ENTRIES
#####

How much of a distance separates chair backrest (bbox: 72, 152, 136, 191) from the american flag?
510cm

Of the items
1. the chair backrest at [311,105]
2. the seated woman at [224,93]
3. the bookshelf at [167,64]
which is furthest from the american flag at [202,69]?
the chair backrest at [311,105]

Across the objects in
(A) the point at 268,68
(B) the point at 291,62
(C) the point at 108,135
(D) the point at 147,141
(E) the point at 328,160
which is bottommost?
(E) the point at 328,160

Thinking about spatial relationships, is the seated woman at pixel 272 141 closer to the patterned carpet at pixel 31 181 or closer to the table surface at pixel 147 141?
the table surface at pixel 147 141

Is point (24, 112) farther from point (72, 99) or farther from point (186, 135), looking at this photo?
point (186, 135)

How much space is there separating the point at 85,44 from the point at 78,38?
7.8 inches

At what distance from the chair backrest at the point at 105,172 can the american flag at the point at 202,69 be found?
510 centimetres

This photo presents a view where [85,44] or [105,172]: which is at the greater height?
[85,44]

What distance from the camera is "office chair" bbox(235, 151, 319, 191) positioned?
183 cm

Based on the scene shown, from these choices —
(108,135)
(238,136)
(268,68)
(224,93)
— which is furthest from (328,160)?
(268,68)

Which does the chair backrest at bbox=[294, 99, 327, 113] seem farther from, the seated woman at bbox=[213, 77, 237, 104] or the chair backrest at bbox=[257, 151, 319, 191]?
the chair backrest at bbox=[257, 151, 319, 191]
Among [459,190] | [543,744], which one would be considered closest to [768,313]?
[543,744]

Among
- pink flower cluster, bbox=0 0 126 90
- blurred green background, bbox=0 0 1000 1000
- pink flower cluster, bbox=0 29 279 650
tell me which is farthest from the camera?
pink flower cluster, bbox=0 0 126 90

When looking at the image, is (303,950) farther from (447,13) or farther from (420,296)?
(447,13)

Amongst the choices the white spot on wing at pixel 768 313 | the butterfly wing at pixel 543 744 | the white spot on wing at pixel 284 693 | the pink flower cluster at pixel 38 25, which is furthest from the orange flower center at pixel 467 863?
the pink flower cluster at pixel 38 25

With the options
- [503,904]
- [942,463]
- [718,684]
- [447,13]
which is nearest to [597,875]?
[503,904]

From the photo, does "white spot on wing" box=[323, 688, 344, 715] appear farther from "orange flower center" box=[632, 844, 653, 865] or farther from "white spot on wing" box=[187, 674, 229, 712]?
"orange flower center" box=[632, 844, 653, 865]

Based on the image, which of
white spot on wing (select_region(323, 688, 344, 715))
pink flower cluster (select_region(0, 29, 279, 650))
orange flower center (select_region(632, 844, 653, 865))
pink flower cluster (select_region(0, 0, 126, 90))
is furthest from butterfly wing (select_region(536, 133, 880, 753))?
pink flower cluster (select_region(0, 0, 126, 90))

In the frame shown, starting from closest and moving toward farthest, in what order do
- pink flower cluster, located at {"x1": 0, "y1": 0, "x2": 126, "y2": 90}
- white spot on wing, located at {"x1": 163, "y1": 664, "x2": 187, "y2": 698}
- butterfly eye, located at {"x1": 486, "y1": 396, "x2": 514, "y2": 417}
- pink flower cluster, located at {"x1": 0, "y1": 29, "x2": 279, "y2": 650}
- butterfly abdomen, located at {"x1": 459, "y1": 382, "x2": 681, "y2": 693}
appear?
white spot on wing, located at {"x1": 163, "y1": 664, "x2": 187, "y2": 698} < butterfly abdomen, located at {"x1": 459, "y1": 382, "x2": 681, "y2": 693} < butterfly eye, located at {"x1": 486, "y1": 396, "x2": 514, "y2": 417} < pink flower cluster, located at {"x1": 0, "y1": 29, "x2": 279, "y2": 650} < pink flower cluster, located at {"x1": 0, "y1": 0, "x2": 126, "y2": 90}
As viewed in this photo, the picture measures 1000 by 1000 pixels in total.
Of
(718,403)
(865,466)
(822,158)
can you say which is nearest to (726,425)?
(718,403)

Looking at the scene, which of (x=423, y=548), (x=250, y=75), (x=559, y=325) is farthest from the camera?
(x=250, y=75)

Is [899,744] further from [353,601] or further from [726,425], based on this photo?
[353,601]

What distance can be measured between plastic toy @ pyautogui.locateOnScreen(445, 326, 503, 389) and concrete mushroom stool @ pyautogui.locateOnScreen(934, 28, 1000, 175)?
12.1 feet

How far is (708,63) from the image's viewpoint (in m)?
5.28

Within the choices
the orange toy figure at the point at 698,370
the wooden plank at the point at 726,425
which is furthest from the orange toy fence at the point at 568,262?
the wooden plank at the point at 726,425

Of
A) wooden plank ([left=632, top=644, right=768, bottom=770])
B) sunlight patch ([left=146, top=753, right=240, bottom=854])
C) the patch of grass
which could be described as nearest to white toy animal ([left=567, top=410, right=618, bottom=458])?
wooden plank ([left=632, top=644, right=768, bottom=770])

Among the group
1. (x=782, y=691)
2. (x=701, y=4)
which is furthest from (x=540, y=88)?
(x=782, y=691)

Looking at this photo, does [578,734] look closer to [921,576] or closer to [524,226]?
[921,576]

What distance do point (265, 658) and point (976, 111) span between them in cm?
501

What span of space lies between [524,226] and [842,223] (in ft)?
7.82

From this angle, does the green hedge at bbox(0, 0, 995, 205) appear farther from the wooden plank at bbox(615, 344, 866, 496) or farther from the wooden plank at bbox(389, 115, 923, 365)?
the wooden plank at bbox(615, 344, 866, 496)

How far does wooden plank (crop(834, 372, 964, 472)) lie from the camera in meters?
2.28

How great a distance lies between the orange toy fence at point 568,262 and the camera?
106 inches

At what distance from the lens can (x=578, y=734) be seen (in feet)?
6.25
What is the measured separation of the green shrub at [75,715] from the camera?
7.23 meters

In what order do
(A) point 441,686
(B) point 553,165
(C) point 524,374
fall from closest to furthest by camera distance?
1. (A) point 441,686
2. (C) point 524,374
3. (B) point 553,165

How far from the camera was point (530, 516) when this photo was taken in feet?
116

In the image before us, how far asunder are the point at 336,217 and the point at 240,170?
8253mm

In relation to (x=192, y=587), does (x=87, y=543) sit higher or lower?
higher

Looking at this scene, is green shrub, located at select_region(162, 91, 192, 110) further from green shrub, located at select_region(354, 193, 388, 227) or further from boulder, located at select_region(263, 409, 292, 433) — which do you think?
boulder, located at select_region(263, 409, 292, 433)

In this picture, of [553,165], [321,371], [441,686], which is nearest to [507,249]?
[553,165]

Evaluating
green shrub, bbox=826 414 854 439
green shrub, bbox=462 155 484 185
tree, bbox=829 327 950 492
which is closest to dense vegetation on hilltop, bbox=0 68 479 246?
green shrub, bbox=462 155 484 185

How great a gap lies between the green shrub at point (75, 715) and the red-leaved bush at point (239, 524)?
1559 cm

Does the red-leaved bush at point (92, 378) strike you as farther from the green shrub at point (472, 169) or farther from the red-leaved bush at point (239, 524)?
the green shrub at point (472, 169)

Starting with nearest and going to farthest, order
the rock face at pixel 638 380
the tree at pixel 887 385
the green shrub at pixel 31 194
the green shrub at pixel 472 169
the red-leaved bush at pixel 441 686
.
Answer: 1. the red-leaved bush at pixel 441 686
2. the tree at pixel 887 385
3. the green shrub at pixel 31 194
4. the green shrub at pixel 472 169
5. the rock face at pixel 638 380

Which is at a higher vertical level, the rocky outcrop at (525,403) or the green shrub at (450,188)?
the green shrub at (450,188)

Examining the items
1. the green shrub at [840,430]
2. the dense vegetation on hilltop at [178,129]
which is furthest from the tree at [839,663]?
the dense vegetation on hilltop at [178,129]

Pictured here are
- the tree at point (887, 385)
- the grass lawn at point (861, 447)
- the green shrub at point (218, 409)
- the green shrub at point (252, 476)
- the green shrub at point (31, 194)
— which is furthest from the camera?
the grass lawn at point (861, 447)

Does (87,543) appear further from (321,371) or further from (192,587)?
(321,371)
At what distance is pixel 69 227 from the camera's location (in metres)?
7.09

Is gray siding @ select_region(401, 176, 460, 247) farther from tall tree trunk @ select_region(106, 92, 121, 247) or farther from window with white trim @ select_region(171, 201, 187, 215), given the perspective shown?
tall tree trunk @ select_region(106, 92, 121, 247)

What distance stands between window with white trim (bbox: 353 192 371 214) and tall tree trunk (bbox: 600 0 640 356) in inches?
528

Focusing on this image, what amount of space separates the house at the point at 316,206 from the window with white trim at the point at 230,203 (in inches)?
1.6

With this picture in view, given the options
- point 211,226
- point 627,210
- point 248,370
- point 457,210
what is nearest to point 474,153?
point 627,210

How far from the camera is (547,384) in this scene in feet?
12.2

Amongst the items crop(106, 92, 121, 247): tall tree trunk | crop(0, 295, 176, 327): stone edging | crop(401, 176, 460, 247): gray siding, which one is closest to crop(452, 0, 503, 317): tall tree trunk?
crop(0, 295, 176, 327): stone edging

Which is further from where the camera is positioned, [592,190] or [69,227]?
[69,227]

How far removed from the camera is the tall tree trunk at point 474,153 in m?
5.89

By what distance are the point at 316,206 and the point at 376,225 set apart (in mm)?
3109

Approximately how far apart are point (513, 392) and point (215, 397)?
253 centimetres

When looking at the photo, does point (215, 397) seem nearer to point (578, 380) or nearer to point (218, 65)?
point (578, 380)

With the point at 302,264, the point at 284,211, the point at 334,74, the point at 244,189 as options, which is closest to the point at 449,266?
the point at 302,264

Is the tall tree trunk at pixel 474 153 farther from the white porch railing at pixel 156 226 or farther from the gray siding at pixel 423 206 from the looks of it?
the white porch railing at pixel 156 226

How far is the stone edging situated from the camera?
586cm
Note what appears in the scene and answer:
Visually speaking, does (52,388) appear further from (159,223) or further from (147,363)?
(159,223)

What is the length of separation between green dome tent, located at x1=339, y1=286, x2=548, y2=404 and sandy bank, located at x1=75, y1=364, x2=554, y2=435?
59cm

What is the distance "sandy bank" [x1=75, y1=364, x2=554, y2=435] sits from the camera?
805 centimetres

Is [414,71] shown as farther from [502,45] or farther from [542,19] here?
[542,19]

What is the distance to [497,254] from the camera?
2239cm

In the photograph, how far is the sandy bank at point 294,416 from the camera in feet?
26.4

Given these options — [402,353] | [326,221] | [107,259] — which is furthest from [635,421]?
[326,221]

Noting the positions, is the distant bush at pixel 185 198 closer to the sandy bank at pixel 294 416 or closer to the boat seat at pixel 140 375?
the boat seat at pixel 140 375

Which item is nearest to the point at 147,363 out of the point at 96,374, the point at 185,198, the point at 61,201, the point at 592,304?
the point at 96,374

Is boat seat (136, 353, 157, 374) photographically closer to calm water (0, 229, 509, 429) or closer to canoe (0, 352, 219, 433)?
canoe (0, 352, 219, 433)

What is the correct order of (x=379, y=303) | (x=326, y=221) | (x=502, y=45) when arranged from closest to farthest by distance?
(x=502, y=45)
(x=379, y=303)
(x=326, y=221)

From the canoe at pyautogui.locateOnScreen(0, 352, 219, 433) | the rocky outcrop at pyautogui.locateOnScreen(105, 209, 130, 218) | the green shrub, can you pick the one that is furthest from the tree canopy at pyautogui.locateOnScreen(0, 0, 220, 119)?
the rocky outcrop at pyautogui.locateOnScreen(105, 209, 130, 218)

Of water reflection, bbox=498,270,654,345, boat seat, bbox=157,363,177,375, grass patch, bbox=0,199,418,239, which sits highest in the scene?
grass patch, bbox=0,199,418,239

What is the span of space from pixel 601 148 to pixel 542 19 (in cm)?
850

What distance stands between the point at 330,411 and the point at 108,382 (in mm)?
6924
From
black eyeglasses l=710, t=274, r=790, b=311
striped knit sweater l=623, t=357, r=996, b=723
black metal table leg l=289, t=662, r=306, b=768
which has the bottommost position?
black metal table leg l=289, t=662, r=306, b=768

#####

WRITTEN PROBLEM
Quote the rows verbatim, starting at the line that contains "By what distance" and ending at the line that contains "253 centimetres", with both of those lines included.

REPLY TO THE EXERCISE
By what distance are the point at 316,206 and the point at 376,225 set apart (in mm)?
3109

Approximately how far apart are point (513, 392) and point (215, 397)?
253 centimetres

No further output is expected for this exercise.